■ **TASKS FOR THIS EXERCISE**
• A. Please reproduce the passage of the Soul Doctor review from "Having elsewhere in" to "it were horrible.".
• B. Resume the Soul Doctor review, picking up right after its final sentence.

■ **GIVEN PASSAGE**
Having elsewhere in these cyber-pages—in this same battery of late-August 2013 reviews—bemoaned the proliferation of A-plus craftsmanship spent on the trivial and trendy in new musicals, I hasten to add, I find it even more disheartening to encounter a new musical like Soul Doctor, which should be setting the “finer example” but can’t. This would be a lot easier to take if it were horrible.
A biographical musical, it tells the story of Schlomo Carlebach, who witnessed WWII atrocities as a child (Teddy Walsh) in Vienna, before his father, seeing the writing on the wall, moved his family to America, Brooklyn to be precise. A dedicated, orthodox Jew, Schlomo studied from an early age to become a rabbi, and as a young man (Eric Anderson), sought expression of his faith through music. Discovering he had a connection to popular jazz, folk and even rock music, he tried to introduce the new vocabulary into his community, where it was met with instant resistance and rejection. Even though he understood the risk to his standing, he strove to follow his heart and his musical inspiration, and took to combining devout religious text with secular melody of his own composition, accompanying himself on guitar. In short order, he was discovered by a record producer and became a recording phenomenon, often known as “The Singing Rabbi”; his concerts took him around the world and during the 60s hippie years he parked himself for a long time in San Francisco, where he opened a center called the House of Love and Prayer and attended to the disaffected, disenfranchised Jewish youth of the area, including drug addicts and runaways, reconnecting them with their faith and families.

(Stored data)
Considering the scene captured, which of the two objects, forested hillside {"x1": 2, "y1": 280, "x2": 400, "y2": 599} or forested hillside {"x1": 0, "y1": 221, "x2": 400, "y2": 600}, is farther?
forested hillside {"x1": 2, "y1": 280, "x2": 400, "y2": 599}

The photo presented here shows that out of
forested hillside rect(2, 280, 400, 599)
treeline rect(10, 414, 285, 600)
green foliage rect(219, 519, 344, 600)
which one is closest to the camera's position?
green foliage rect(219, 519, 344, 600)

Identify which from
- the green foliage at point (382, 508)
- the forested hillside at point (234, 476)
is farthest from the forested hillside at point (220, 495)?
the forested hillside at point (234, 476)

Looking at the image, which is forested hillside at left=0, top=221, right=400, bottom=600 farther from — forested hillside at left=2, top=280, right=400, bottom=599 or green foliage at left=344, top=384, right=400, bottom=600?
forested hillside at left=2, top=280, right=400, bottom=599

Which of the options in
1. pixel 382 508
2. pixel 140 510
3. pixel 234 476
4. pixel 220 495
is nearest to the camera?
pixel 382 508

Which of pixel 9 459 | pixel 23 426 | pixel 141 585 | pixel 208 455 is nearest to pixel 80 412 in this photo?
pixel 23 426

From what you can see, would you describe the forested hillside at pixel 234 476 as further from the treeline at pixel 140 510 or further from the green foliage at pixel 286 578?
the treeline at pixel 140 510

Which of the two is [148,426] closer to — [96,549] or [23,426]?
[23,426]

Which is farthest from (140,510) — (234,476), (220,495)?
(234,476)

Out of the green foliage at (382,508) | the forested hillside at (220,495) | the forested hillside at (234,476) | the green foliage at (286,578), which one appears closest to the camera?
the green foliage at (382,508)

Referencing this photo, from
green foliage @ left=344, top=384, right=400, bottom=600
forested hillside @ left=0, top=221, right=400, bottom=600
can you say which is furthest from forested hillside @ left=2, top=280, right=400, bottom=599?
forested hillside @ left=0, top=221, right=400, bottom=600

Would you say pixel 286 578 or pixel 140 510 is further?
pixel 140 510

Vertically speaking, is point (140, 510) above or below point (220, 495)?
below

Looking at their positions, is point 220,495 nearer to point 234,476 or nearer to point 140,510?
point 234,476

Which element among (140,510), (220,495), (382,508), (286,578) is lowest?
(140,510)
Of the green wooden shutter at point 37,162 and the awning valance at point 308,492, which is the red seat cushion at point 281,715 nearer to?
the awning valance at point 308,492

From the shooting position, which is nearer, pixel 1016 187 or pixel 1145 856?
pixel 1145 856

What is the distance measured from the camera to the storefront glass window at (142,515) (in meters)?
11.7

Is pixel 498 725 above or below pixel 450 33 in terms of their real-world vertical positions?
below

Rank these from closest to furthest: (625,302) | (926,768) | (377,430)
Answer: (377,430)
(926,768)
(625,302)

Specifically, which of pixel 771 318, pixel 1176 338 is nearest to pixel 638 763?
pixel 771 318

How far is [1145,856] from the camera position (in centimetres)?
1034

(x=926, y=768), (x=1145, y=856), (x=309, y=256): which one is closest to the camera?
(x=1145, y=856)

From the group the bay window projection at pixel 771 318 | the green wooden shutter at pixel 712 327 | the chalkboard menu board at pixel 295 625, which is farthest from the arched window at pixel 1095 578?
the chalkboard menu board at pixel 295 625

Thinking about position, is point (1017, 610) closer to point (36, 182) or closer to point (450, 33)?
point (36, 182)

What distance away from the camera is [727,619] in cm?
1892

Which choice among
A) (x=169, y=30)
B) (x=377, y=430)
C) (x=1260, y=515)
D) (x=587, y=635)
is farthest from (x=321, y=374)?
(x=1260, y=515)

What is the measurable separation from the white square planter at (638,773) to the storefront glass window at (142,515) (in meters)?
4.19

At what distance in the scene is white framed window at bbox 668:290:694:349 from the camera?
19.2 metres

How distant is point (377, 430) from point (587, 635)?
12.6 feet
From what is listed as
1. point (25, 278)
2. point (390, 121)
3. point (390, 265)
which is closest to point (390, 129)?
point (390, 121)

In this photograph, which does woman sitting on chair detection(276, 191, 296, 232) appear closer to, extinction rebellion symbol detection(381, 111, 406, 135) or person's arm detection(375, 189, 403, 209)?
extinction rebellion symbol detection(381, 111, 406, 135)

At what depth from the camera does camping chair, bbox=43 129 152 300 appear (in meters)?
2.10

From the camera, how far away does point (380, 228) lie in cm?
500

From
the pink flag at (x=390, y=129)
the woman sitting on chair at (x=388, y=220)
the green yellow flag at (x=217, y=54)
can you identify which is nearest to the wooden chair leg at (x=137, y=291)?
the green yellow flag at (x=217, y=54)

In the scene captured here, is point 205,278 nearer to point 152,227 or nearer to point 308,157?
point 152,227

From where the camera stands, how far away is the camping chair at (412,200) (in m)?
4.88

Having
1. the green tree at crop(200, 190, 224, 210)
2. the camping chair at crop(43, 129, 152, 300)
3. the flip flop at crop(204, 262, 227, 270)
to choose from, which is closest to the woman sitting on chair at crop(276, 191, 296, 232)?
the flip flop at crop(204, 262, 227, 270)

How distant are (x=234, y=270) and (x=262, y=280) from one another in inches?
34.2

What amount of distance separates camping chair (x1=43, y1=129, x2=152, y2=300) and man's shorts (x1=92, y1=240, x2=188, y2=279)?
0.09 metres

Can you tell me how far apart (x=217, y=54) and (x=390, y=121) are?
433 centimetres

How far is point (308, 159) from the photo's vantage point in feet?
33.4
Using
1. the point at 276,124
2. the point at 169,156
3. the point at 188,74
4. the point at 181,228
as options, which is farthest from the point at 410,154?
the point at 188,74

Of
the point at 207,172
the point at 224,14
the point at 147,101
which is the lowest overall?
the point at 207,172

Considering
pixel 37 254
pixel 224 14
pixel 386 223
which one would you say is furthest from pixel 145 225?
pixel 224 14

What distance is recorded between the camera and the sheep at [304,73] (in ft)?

■ **ANSWERS FOR THE EXERCISE**
• A.
Having elsewhere in these cyber-pages—in this same battery of late-August 2013 reviews—bemoaned the proliferation of A-plus craftsmanship spent on the trivial and trendy in new musicals, I hasten to add, I find it even more disheartening to encounter a new musical like Soul Doctor, which should be setting the “finer example” but can’t. This would be a lot easier to take if it were horrible.

• B.
Dramatically
speaking, Schlomo’s goal is tangible enough to work as a quest; those who
functioned as his inspirational triggers, in particular future pop star Nina
Simone (Amber Iman) are interesting enough supporting characters to be
idiosyncratic and entertaining; and the barriers he had to overcome, put up by
his family and native community, and a little by his own initial naivete, are
sufficient to function as a collective protagonist. There’s enough of a real
story here, with a larger-than-life hero, conflict and propulsive forward
movement, to motor a musical.
And
it does. Sort of. The problem is, the authors aren’t delivering an A-level
game.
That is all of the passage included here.